§ What the exercise asks
Skip every line before the one containing "Can we say that", then copy that line and the rest of the entries below exactly, through the last line.

§ Records from a data source

====

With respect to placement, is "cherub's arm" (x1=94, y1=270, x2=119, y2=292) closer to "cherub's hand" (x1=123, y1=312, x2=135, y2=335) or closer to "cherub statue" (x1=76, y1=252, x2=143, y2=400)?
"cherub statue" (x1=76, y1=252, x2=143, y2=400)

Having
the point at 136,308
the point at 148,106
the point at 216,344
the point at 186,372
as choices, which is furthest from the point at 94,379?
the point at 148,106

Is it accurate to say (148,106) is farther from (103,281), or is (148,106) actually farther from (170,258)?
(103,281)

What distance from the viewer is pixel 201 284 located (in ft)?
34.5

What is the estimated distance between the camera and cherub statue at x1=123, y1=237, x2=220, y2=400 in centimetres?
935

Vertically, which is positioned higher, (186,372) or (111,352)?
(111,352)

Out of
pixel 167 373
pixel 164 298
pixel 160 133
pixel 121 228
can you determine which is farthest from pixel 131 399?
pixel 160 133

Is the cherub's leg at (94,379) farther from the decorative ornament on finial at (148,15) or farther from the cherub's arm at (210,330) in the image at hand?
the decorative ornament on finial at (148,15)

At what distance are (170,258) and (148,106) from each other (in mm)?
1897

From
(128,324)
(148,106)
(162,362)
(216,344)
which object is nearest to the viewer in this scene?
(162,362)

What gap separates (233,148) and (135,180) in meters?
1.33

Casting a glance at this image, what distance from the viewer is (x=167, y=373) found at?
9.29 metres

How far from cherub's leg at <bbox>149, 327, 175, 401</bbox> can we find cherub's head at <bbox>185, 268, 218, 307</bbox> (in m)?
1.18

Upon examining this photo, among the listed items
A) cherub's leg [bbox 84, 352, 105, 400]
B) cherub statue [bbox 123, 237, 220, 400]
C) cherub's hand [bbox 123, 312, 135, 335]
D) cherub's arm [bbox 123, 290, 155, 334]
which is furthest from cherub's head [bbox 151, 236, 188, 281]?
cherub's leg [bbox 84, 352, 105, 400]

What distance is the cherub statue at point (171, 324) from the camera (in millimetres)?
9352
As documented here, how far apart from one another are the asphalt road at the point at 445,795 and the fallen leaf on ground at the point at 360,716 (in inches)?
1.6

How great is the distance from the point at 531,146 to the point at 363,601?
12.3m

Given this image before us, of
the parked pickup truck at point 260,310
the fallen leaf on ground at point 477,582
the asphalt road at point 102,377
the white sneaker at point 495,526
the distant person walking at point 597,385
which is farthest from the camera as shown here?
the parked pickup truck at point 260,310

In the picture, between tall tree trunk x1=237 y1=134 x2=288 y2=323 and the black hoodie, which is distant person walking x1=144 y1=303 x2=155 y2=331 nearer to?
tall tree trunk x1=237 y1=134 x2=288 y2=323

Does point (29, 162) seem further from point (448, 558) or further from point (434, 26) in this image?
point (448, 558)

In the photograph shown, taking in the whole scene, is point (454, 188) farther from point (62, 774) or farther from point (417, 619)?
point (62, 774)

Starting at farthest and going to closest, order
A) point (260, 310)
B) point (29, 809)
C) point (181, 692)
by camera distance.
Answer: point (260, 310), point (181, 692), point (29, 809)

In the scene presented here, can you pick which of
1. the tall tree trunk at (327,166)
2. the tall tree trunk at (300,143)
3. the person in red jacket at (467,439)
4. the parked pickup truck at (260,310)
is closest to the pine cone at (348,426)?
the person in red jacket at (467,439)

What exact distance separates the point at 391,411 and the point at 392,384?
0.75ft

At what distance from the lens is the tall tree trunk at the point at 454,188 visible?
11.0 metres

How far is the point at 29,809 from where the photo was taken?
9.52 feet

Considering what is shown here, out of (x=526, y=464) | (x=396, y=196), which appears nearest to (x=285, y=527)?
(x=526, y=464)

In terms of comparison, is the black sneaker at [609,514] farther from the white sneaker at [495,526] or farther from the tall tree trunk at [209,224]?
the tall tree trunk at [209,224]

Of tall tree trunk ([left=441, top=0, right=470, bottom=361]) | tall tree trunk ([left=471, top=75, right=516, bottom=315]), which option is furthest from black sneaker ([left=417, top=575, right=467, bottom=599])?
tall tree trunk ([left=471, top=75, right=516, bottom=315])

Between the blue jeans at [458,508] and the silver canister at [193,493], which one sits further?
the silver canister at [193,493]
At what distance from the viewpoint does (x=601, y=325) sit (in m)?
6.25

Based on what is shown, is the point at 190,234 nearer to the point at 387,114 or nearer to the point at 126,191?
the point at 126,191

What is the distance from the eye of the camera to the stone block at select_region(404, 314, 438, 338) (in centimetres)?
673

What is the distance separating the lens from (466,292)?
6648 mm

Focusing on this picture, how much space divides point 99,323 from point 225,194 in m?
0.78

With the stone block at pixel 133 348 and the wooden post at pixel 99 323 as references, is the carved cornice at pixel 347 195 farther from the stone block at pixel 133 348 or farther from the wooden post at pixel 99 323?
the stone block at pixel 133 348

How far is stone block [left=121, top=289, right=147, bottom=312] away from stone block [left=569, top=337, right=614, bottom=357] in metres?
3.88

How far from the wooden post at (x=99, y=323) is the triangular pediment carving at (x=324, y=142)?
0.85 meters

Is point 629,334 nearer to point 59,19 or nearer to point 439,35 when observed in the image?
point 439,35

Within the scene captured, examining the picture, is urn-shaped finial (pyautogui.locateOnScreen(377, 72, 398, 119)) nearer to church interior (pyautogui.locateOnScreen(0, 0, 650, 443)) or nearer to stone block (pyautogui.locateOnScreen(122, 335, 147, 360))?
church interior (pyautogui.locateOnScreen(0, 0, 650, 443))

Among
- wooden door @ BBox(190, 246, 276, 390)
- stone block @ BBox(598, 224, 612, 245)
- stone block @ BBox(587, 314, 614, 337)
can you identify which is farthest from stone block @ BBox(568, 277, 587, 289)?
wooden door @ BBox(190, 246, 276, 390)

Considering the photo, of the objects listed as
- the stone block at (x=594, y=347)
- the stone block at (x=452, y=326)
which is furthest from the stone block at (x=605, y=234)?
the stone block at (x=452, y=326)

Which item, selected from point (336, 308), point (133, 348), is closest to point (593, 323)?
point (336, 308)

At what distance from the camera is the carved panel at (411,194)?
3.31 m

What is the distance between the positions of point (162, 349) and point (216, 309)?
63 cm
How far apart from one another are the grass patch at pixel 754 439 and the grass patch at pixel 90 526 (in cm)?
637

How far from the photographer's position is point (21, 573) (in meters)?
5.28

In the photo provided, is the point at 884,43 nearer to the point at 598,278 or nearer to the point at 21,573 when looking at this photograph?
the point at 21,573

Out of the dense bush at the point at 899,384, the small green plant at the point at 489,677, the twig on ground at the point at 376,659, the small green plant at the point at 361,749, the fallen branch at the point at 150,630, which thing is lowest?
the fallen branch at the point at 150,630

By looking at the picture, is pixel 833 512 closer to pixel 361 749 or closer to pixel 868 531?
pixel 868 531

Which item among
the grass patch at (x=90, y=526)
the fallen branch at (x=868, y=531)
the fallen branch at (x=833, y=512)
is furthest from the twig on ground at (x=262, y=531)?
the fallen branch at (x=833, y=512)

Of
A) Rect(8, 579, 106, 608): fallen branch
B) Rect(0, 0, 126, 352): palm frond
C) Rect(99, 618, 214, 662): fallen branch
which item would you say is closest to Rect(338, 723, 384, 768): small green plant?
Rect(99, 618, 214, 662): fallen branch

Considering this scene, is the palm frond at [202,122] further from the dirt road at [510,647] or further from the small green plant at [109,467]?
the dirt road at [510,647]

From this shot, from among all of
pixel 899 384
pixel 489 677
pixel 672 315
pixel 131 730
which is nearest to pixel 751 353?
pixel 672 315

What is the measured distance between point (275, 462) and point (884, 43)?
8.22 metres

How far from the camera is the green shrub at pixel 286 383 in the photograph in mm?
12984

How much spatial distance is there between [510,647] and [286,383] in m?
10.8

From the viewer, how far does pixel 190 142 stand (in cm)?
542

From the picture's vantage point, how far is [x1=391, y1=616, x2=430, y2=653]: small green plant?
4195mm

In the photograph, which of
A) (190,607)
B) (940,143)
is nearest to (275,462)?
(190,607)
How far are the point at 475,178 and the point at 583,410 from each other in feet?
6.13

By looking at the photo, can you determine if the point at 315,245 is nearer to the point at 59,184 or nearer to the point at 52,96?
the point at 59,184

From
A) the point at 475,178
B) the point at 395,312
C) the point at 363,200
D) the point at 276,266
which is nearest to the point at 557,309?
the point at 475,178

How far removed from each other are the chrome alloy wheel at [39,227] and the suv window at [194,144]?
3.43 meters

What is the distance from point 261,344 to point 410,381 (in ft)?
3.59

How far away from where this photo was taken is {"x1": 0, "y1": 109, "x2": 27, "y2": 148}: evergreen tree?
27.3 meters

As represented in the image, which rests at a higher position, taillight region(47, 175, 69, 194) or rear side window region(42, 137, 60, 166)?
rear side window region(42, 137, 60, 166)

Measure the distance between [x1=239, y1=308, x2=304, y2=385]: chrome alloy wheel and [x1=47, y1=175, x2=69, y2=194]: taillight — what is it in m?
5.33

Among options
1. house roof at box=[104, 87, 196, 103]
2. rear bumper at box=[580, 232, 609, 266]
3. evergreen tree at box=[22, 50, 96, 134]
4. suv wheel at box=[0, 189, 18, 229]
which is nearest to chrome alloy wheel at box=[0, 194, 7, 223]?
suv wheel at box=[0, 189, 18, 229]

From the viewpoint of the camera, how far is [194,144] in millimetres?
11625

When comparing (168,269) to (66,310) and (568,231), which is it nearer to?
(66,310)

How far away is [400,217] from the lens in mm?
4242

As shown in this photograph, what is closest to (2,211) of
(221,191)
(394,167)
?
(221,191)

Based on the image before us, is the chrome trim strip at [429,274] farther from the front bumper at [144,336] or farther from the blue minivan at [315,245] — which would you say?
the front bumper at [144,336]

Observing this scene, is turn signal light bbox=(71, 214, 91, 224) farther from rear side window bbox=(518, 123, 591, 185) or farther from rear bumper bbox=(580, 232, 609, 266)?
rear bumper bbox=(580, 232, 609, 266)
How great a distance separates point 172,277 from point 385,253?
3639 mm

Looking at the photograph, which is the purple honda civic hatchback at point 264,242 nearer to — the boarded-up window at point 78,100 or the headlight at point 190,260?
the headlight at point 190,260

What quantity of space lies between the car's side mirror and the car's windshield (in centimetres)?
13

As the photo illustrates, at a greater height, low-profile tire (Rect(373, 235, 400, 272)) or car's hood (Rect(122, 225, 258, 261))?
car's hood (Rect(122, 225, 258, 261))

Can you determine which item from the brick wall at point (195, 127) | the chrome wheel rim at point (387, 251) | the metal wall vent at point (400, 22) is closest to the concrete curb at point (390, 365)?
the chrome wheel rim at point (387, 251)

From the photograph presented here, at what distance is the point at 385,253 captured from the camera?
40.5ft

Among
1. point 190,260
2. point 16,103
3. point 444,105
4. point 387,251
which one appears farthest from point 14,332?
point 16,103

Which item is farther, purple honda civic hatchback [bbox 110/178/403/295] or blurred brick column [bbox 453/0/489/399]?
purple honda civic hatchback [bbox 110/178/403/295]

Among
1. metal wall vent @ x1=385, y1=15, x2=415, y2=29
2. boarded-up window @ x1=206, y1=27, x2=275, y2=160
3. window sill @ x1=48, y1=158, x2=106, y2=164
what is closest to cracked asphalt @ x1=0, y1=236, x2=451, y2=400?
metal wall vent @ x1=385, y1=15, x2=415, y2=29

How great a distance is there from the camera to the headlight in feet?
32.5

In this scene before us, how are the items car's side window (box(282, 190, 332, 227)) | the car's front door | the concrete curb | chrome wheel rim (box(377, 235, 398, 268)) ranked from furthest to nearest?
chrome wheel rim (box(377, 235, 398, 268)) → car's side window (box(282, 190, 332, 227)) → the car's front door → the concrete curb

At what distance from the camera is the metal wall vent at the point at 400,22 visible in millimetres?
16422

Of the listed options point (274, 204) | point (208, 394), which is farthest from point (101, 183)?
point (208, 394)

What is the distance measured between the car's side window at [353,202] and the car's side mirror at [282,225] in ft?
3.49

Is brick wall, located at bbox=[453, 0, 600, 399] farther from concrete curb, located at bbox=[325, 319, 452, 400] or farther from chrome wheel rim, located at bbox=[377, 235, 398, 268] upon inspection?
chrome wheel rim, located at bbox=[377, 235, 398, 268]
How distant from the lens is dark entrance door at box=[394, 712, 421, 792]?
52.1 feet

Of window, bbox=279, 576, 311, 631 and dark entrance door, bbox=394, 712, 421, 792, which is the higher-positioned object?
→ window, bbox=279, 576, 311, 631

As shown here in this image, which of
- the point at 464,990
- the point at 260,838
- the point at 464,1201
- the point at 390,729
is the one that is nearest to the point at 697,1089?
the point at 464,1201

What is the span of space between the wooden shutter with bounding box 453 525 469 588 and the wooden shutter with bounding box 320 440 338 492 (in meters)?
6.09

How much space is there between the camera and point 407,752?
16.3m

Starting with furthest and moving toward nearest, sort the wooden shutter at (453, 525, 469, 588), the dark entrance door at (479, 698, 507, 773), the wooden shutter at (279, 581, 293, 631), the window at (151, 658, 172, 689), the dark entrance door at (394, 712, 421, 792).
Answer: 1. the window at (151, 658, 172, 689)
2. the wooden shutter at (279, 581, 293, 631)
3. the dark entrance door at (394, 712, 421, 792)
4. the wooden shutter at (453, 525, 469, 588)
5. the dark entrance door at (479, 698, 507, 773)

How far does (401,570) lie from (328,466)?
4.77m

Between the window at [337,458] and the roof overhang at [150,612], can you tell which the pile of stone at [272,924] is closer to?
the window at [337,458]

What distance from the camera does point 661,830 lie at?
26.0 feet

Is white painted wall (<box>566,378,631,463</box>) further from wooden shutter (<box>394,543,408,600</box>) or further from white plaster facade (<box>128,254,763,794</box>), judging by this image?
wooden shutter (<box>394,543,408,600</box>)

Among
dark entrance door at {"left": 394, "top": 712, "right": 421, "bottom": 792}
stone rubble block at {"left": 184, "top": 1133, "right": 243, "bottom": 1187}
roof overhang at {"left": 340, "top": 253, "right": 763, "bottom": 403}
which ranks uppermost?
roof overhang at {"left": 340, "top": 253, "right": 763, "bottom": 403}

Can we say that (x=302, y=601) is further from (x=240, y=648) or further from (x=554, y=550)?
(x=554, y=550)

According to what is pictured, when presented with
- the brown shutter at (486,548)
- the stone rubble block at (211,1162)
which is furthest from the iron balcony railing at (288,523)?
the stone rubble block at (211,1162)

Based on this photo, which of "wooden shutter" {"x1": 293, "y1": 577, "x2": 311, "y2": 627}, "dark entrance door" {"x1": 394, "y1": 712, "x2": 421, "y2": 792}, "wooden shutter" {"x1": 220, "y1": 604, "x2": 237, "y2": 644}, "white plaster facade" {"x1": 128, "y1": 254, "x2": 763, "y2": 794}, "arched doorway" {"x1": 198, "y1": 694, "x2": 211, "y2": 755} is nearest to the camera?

====

§ Task answer
Can we say that (x=302, y=601) is further from (x=240, y=648) or further from (x=554, y=550)?
(x=554, y=550)

According to what is pictured, when presented with
- the brown shutter at (486,548)
- the stone rubble block at (211,1162)
which is furthest from the iron balcony railing at (288,523)?
the stone rubble block at (211,1162)

Based on this photo, which of "wooden shutter" {"x1": 293, "y1": 577, "x2": 311, "y2": 627}, "dark entrance door" {"x1": 394, "y1": 712, "x2": 421, "y2": 792}, "wooden shutter" {"x1": 220, "y1": 604, "x2": 237, "y2": 644}, "white plaster facade" {"x1": 128, "y1": 254, "x2": 763, "y2": 794}, "arched doorway" {"x1": 198, "y1": 694, "x2": 211, "y2": 755} is nearest to the camera?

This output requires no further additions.